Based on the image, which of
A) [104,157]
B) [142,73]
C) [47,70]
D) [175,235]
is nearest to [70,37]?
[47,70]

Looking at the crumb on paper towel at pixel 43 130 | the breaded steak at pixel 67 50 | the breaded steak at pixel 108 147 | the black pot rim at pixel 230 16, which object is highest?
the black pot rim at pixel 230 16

----------

TASK: Copy the entire listing above word for word, keeping each line and its punctuation unchanged.

SOLUTION TO THIS PROBLEM:
Based on the image, which of
A) [104,157]
B) [142,73]
C) [47,70]
D) [175,235]
is nearest to [70,37]?
[47,70]

Looking at the crumb on paper towel at pixel 43 130 | the breaded steak at pixel 67 50 | the breaded steak at pixel 108 147 | the black pot rim at pixel 230 16, which object is highest?
the black pot rim at pixel 230 16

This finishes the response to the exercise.